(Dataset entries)
•••

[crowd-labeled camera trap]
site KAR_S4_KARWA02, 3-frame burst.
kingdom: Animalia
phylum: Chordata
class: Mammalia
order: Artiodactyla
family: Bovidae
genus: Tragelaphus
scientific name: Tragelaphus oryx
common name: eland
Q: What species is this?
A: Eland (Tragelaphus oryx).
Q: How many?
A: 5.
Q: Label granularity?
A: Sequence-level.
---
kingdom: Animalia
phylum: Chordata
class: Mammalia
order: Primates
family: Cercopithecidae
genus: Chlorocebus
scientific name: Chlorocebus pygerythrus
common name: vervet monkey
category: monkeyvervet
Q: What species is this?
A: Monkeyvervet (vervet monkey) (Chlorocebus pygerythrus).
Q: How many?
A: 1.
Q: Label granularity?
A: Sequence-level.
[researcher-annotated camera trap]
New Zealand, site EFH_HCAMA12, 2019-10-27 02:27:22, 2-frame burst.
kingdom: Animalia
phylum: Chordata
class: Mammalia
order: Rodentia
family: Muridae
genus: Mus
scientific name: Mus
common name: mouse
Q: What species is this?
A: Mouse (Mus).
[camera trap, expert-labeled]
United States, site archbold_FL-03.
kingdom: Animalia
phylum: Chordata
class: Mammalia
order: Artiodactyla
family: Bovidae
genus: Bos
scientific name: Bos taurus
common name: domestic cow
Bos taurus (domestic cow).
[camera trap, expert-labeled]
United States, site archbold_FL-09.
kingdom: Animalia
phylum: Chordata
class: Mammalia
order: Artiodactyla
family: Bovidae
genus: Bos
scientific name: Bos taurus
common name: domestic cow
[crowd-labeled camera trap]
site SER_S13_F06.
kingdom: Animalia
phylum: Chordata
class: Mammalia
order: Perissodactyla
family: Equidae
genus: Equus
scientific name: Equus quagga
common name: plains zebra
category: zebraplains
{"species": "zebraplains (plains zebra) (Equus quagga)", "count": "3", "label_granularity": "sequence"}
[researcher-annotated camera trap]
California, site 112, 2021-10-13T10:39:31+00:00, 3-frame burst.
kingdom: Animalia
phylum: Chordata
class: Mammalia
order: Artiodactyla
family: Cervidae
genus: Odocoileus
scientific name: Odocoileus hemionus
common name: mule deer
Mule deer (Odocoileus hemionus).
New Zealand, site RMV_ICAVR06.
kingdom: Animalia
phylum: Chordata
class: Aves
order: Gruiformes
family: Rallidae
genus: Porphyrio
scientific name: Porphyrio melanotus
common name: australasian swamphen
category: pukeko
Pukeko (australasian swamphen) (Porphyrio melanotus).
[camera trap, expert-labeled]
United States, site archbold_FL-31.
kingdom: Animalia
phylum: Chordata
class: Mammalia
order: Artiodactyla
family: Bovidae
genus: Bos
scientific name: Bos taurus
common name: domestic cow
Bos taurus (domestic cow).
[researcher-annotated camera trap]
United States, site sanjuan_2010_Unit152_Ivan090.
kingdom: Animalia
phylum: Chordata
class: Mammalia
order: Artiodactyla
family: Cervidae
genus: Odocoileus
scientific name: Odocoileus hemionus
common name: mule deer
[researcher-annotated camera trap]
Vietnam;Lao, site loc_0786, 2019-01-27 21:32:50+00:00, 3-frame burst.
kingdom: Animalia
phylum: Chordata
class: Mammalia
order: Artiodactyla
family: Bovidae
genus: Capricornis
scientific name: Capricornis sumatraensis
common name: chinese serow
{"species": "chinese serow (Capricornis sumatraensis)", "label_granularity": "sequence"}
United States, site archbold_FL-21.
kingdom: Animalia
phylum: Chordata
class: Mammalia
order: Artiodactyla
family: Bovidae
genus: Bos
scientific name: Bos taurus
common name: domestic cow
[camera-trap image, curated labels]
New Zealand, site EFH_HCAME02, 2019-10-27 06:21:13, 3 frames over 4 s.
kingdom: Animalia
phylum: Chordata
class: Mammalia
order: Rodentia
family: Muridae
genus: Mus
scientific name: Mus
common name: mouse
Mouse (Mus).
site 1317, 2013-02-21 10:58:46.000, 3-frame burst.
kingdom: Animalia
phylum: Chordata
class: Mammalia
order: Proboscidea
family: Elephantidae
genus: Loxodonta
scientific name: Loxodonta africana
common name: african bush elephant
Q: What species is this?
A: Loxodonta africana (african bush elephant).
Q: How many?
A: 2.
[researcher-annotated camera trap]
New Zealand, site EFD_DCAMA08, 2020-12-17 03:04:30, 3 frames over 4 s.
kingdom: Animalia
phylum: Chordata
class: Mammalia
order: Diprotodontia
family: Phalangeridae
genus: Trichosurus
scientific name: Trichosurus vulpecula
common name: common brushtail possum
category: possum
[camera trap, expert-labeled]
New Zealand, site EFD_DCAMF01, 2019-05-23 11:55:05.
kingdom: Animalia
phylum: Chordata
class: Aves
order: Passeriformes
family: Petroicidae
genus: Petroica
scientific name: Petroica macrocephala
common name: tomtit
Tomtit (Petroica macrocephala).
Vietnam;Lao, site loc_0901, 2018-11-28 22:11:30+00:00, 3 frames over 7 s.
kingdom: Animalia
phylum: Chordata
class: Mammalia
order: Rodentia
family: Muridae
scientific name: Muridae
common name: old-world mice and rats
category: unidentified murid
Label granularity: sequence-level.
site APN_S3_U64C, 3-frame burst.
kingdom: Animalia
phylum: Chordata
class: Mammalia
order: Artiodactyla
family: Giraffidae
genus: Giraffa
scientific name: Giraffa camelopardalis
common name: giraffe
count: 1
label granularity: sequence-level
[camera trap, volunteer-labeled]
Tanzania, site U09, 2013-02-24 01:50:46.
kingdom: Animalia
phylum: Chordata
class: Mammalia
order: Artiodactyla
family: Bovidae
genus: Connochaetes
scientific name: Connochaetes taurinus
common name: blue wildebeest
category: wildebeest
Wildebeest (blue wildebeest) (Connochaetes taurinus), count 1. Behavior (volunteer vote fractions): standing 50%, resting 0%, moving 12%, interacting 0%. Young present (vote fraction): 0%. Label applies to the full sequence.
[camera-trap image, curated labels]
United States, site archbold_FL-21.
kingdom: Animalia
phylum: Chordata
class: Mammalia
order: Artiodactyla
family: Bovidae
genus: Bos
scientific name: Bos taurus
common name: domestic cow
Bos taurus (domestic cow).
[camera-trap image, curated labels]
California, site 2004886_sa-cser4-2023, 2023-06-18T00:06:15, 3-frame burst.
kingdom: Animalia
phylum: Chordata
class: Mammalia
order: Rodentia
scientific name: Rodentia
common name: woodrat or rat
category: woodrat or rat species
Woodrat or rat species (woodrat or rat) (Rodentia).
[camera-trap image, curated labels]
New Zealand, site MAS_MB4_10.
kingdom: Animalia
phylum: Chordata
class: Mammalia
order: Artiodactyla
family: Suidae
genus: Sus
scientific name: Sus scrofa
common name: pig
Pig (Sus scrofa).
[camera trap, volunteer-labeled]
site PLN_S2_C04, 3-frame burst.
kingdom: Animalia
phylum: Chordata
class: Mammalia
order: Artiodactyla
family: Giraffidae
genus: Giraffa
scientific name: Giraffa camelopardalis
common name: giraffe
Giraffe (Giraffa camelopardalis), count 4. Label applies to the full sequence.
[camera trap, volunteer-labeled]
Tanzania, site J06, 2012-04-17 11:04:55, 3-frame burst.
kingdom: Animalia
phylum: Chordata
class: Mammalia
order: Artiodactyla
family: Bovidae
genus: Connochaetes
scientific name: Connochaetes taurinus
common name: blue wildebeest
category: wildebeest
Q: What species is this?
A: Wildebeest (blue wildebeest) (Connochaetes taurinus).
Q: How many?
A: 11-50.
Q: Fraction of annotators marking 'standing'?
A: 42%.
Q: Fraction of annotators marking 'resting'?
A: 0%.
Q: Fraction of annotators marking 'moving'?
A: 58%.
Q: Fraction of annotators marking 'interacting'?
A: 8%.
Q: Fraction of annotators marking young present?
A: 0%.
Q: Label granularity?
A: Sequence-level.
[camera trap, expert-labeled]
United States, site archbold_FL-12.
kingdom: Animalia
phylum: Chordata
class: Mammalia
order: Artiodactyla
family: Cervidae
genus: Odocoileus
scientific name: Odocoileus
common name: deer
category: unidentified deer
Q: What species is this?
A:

•••

Exercise goal: Please retype the top of the data exactly, down to and including the line that holds "common name: australasian swamphen", and nothing further.

Solution to this exercise:
[crowd-labeled camera trap]
site KAR_S4_KARWA02, 3-frame burst.
kingdom: Animalia
phylum: Chordata
class: Mammalia
order: Artiodactyla
family: Bovidae
genus: Tragelaphus
scientific name: Tragelaphus oryx
common name: eland
Q: What species is this?
A: Eland (Tragelaphus oryx).
Q: How many?
A: 5.
Q: Label granularity?
A: Sequence-level.
---
kingdom: Animalia
phylum: Chordata
class: Mammalia
order: Primates
family: Cercopithecidae
genus: Chlorocebus
scientific name: Chlorocebus pygerythrus
common name: vervet monkey
category: monkeyvervet
Q: What species is this?
A: Monkeyvervet (vervet monkey) (Chlorocebus pygerythrus).
Q: How many?
A: 1.
Q: Label granularity?
A: Sequence-level.
[researcher-annotated camera trap]
New Zealand, site EFH_HCAMA12, 2019-10-27 02:27:22, 2-frame burst.
kingdom: Animalia
phylum: Chordata
class: Mammalia
order: Rodentia
family: Muridae
genus: Mus
scientific name: Mus
common name: mouse
Q: What species is this?
A: Mouse (Mus).
[camera trap, expert-labeled]
United States, site archbold_FL-03.
kingdom: Animalia
phylum: Chordata
class: Mammalia
order: Artiodactyla
family: Bovidae
genus: Bos
scientific name: Bos taurus
common name: domestic cow
Bos taurus (domestic cow).
[camera trap, expert-labeled]
United States, site archbold_FL-09.
kingdom: Animalia
phylum: Chordata
class: Mammalia
order: Artiodactyla
family: Bovidae
genus: Bos
scientific name: Bos taurus
common name: domestic cow
[crowd-labeled camera trap]
site SER_S13_F06.
kingdom: Animalia
phylum: Chordata
class: Mammalia
order: Perissodactyla
family: Equidae
genus: Equus
scientific name: Equus quagga
common name: plains zebra
category: zebraplains
{"species": "zebraplains (plains zebra) (Equus quagga)", "count": "3", "label_granularity": "sequence"}
[researcher-annotated camera trap]
California, site 112, 2021-10-13T10:39:31+00:00, 3-frame burst.
kingdom: Animalia
phylum: Chordata
class: Mammalia
order: Artiodactyla
family: Cervidae
genus: Odocoileus
scientific name: Odocoileus hemionus
common name: mule deer
Mule deer (Odocoileus hemionus).
New Zealand, site RMV_ICAVR06.
kingdom: Animalia
phylum: Chordata
class: Aves
order: Gruiformes
family: Rallidae
genus: Porphyrio
scientific name: Porphyrio melanotus
common name: australasian swamphen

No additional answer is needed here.